> [GIVEN INSTRUCTION] Put the lines from the one containing "Given the choices" up to and including the one containing "0.48 metres" into a JSON list of strings, one string per line, leaving out blank lines.

** BEGIN **

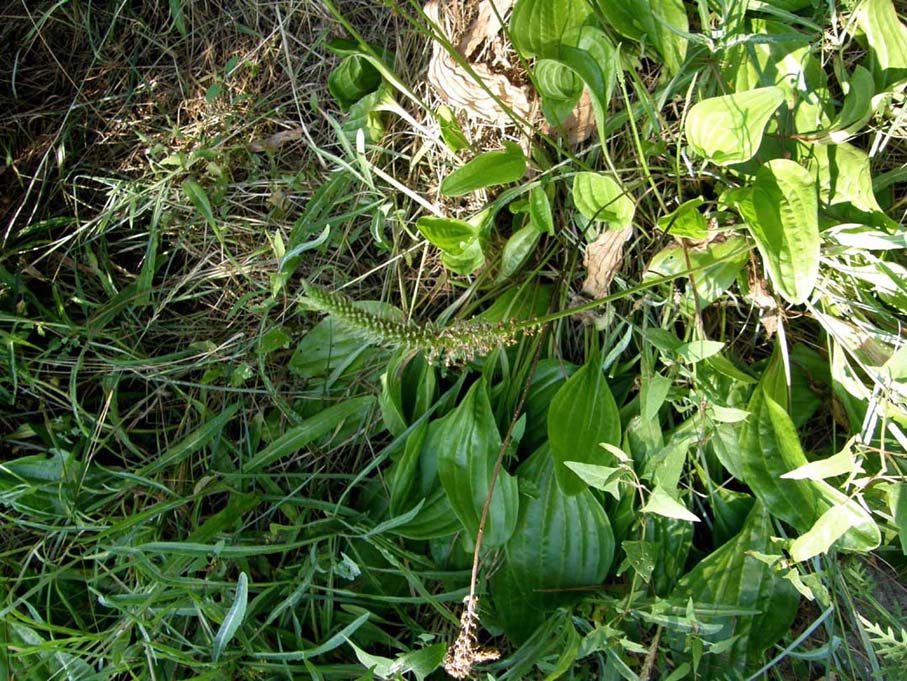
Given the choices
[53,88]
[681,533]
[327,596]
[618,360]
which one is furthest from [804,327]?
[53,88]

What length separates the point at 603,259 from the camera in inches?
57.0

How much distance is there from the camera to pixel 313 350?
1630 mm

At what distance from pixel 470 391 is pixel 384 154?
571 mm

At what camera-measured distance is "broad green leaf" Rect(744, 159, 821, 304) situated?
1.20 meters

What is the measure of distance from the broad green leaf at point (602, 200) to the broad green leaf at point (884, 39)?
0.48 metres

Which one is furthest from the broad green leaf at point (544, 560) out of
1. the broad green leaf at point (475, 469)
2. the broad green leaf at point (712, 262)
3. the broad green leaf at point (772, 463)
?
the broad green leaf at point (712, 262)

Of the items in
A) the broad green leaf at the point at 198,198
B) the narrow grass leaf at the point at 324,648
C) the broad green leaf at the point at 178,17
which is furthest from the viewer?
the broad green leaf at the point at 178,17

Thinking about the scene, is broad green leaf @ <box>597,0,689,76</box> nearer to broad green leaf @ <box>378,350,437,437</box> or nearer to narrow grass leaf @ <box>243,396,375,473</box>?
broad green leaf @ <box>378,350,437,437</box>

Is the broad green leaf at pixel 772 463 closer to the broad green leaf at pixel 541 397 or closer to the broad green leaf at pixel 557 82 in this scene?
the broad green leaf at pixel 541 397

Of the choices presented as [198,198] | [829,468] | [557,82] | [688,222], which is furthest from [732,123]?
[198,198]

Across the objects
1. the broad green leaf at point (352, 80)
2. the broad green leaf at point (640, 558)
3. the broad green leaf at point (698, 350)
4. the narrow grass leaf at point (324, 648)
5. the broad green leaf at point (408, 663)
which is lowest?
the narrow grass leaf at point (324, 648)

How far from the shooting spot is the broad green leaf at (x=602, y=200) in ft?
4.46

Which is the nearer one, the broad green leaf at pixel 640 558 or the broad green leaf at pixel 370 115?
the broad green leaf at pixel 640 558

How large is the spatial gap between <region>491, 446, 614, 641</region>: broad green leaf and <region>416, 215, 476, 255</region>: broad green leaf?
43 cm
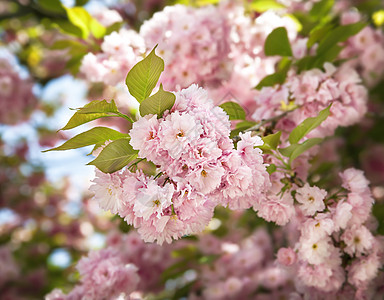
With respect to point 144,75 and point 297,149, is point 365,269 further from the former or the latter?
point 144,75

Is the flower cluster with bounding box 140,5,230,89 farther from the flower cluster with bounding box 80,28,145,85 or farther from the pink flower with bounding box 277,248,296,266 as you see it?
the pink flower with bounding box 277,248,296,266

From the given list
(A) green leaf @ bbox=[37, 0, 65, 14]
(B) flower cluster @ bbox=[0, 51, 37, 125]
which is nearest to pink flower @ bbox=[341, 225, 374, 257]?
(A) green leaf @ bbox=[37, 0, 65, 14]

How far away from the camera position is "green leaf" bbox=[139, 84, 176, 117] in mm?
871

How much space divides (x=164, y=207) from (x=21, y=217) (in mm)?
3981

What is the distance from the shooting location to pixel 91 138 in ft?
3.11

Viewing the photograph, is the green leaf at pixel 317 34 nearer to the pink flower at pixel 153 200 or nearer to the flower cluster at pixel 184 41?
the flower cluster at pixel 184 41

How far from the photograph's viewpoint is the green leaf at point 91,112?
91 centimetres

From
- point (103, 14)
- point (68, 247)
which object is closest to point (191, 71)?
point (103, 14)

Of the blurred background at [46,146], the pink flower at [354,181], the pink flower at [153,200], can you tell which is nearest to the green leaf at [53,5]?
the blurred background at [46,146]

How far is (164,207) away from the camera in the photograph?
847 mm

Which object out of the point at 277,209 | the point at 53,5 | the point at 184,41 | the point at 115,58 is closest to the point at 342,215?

** END **
** BEGIN **

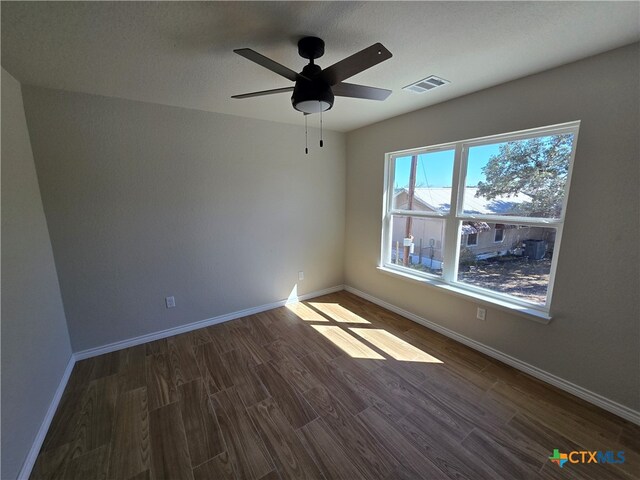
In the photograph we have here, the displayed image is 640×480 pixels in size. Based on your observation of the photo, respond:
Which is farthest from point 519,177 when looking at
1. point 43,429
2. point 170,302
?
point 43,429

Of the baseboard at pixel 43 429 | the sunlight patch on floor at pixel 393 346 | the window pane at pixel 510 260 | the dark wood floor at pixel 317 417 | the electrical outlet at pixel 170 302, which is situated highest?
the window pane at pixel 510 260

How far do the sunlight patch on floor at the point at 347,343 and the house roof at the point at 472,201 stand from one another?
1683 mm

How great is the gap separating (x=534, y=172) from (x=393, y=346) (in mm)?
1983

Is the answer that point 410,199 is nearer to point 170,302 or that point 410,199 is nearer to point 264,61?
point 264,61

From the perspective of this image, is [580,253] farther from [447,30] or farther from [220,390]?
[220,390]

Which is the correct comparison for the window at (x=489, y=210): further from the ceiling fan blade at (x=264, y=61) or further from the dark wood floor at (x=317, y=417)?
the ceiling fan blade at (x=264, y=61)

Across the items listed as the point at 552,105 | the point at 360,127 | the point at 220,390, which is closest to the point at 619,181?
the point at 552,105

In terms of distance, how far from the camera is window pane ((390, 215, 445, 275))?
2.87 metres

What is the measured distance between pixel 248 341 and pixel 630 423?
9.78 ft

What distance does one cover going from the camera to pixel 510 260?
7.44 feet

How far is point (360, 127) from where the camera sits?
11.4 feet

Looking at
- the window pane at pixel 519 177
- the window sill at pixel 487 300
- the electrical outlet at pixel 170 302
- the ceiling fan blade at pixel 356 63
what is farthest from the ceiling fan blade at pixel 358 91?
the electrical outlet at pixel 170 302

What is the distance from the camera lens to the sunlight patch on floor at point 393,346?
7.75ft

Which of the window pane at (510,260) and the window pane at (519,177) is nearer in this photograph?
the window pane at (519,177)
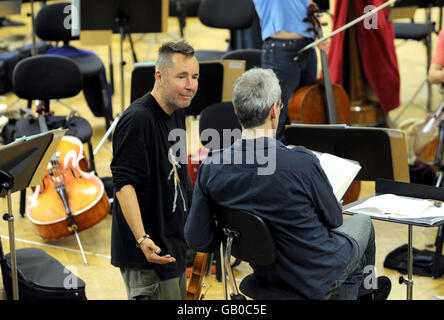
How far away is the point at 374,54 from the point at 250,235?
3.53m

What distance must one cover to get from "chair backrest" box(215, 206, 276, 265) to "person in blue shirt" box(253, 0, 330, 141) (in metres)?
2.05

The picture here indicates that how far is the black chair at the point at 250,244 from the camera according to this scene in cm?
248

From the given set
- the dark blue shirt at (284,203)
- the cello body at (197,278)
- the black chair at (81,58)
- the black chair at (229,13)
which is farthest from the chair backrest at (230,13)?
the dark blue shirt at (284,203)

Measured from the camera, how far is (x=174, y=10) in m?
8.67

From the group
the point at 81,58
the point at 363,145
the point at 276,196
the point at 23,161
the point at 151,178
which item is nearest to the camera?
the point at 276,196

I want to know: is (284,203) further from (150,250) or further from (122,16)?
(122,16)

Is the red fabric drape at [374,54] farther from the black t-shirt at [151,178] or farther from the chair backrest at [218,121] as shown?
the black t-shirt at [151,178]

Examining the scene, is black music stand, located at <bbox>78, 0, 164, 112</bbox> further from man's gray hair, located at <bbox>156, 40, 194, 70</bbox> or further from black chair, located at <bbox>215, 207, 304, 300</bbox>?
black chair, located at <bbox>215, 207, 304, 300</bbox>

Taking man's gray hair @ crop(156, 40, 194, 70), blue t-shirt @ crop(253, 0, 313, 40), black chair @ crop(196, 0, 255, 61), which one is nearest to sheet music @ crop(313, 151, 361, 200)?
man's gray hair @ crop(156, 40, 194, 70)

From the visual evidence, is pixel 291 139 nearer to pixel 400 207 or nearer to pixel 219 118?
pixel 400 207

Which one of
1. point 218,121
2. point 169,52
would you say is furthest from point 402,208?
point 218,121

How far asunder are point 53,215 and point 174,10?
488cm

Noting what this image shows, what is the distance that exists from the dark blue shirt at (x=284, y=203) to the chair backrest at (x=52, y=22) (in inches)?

** END **

> [EXPECTED ANSWER]
[
  "Given the choices",
  "[53,88]",
  "[681,533]",
  "[327,596]",
  "[618,360]",
  "which one is furthest from [804,327]?",
  "[53,88]",
  "What length separates the point at 603,259 from the camera in inches?",
  "57.0",
  "How much distance is there from the camera to pixel 313 350?",
  "1630 mm",
  "At what distance from pixel 470 391 is pixel 384 154?",
  "571 mm",
  "At what camera-measured distance is \"broad green leaf\" Rect(744, 159, 821, 304) situated?",
  "1.20 meters",
  "What is the measure of distance from the broad green leaf at point (602, 200) to the broad green leaf at point (884, 39)?",
  "0.48 metres"
]